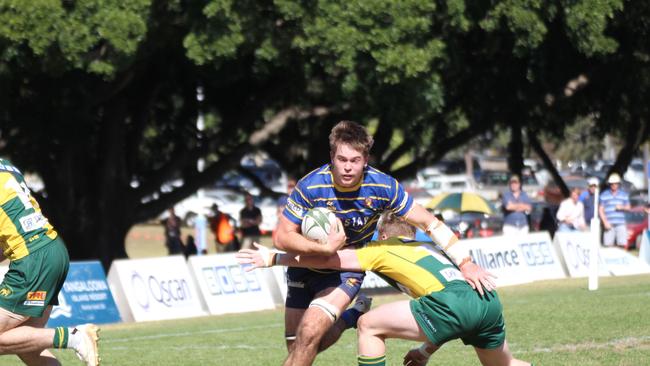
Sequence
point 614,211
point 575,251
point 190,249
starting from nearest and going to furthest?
point 575,251, point 614,211, point 190,249

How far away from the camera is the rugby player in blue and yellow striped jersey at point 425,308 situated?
750 centimetres

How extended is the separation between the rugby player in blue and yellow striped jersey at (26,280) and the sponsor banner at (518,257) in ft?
46.3

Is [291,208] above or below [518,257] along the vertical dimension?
above

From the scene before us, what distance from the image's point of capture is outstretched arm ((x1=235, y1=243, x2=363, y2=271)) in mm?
7957

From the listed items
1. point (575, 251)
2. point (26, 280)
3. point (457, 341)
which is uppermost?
point (26, 280)

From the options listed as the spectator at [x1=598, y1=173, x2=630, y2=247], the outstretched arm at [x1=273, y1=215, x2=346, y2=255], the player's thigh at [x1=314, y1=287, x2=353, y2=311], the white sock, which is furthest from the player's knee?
the spectator at [x1=598, y1=173, x2=630, y2=247]

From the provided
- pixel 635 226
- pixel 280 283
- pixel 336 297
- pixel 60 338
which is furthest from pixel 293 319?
pixel 635 226

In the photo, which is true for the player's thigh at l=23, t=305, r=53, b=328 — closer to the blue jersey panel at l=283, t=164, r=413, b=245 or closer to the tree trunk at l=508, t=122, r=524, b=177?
the blue jersey panel at l=283, t=164, r=413, b=245

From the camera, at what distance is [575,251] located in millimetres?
23547

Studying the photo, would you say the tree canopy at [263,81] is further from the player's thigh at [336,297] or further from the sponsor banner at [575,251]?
the player's thigh at [336,297]

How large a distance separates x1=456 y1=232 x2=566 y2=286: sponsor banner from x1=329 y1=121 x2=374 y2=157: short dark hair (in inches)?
548

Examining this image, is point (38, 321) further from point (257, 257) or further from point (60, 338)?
point (257, 257)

##########

→ Written problem
Verbatim reproduction of every record is required; images are left out.

→ Result for this exercise
Sequence
point 614,211
point 575,251
point 190,249
starting from nearest and going to furthest?
point 575,251, point 614,211, point 190,249

How far away from the camera is the rugby player in blue and yellow striped jersey at point 425,308 situated?
750 centimetres

How extended is the separation between the rugby player in blue and yellow striped jersey at (26,280) and the sponsor banner at (518,257) in ft?
46.3

Is [291,208] above or below [518,257] along the vertical dimension?
above

From the scene before us, what distance from the image's point of capture is outstretched arm ((x1=235, y1=243, x2=363, y2=271)) in mm?
7957

From the listed items
1. point (575, 251)
2. point (26, 280)
3. point (457, 341)
which is uppermost?
point (26, 280)

From the options listed as the spectator at [x1=598, y1=173, x2=630, y2=247], the outstretched arm at [x1=273, y1=215, x2=346, y2=255], the player's thigh at [x1=314, y1=287, x2=353, y2=311], the white sock, which is furthest from the player's knee?
the spectator at [x1=598, y1=173, x2=630, y2=247]

From the provided
- pixel 635 226
- pixel 280 283
- pixel 336 297
- pixel 60 338
which is furthest from pixel 293 319?
pixel 635 226

In the photo, which is true for the player's thigh at l=23, t=305, r=53, b=328 — closer to the blue jersey panel at l=283, t=164, r=413, b=245 or closer to the tree trunk at l=508, t=122, r=524, b=177?
the blue jersey panel at l=283, t=164, r=413, b=245

From the camera, at what distance is [575,251] located in millimetres?
23547

Studying the photo, would you say the tree canopy at [263,81] is further from the player's thigh at [336,297] or further from the sponsor banner at [575,251]?
the player's thigh at [336,297]

How large a distance separates x1=456 y1=232 x2=566 y2=286: sponsor banner from x1=329 y1=121 x2=374 y2=157: short dark hair (in inches)?
548

Examining this image, is point (38, 321) further from point (257, 257) or further from point (60, 338)?
point (257, 257)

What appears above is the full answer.